Wednesday, April 1, 2015

Old Wounds, New Story

For whatever reason, the last few months and weeks have been particularly emotional for me as I process old wounds in a new place. The facts of my nuclear family and personal history are unchanged; and yet, I am not. The losses I endured as a child are "old news," and yet I am processing them in a new context, as a new person, with new relationships. God has peeled back another layer of the onion as it were, and suddenly my soul is raw again. 

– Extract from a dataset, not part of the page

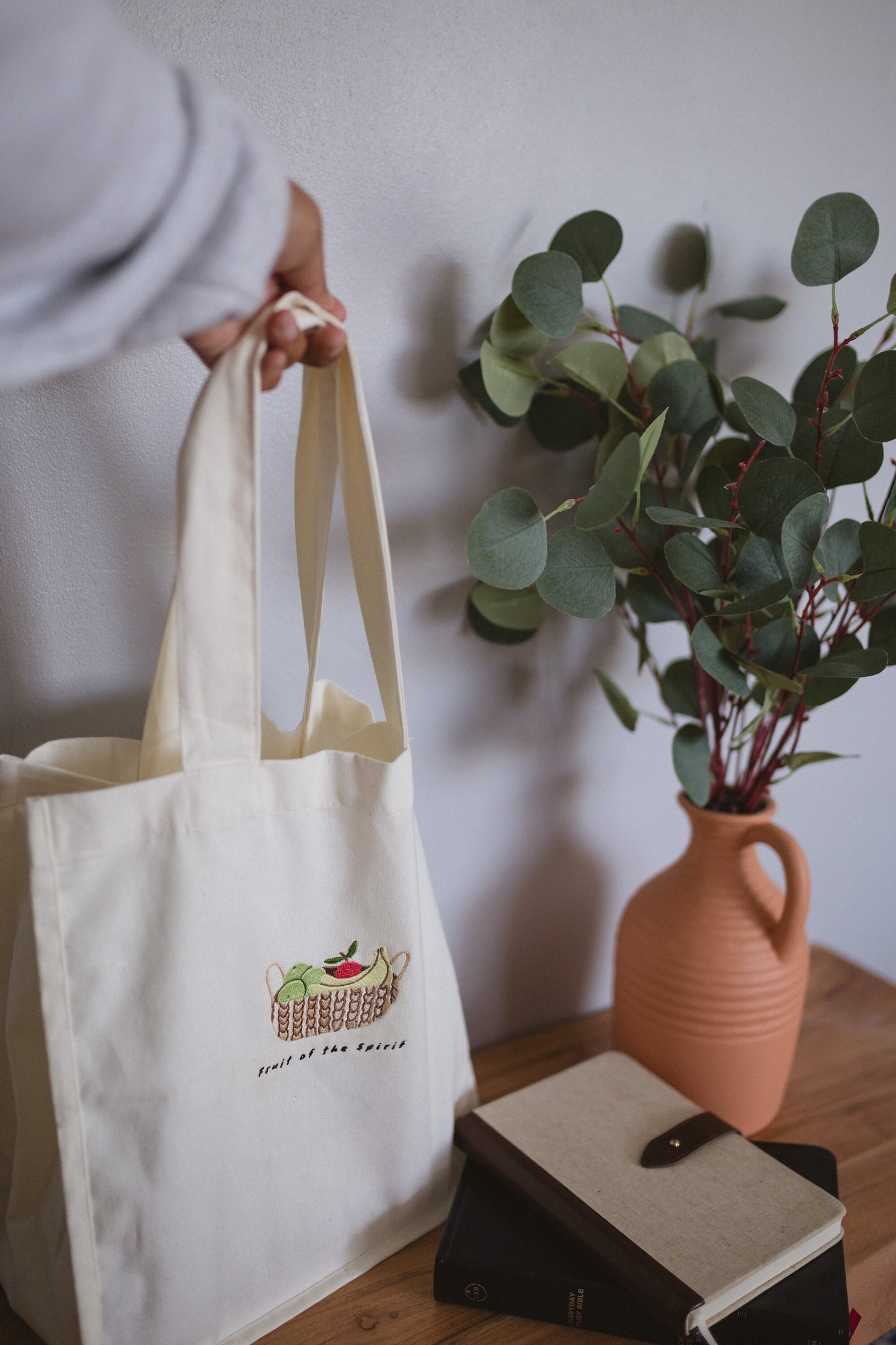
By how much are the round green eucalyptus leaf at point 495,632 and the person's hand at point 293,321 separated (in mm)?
300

One specific narrative that has been unearthed is that of "Kid Sister." Dad is the Source of all Awesomeness, Brother is the natural heir of said awesomeness, and I-- am the Kid Sister. The Tag Along. In the backseat. Trying to be included, noticed, awesome. This is not the stuff of abuse or a story of neglect, but simply the confused interpretation of an eight year old girl in an ordinary family. And yet this childhood story mingled with cancer and death and some other things has in some ways morphed into a powerful narrative that essentially says, "you're not enough." 

It's never a convenient time to be emotional, to feel broken. But being so during Holy Week-- the week leading up to Easter-- has been appropriate. Because it's invited me to take my personal family baggage to the Family of God and to look at the Cross where it was paid for. It's allowed me to walk with Jesus as it were to His death and understand that even this new layer of pain that He has unearthed is being prepared for resurrection. And most poignantly, it's presented to me a different narrative, a new narrative, to subsume the old. 

What I mean is this. My pain comes from a father whose attention I craved and a brother who I feel received it to my neglect. And yet the story of Easter is all about a Father and Son who loved me so much that they gave everything in order to bring me along. Jesus Christ shed His own blood in order that I, too might be called a child of God. And not just a child, but a Son-- an heir to everything that belongs to God. Equal status with the Firstborn. Equal delight in the eyes of the Father.

The story of Easter is one that gives me a new story, a new life, a new nuclear Family. It doesn't erase the old or change the facts of history. But it does bring healing. And from that place of healing, I can embrace even the most painful aspects of the past without being mastered by them. 

What are the stories that you bring to Easter? How might the gospel reshape them?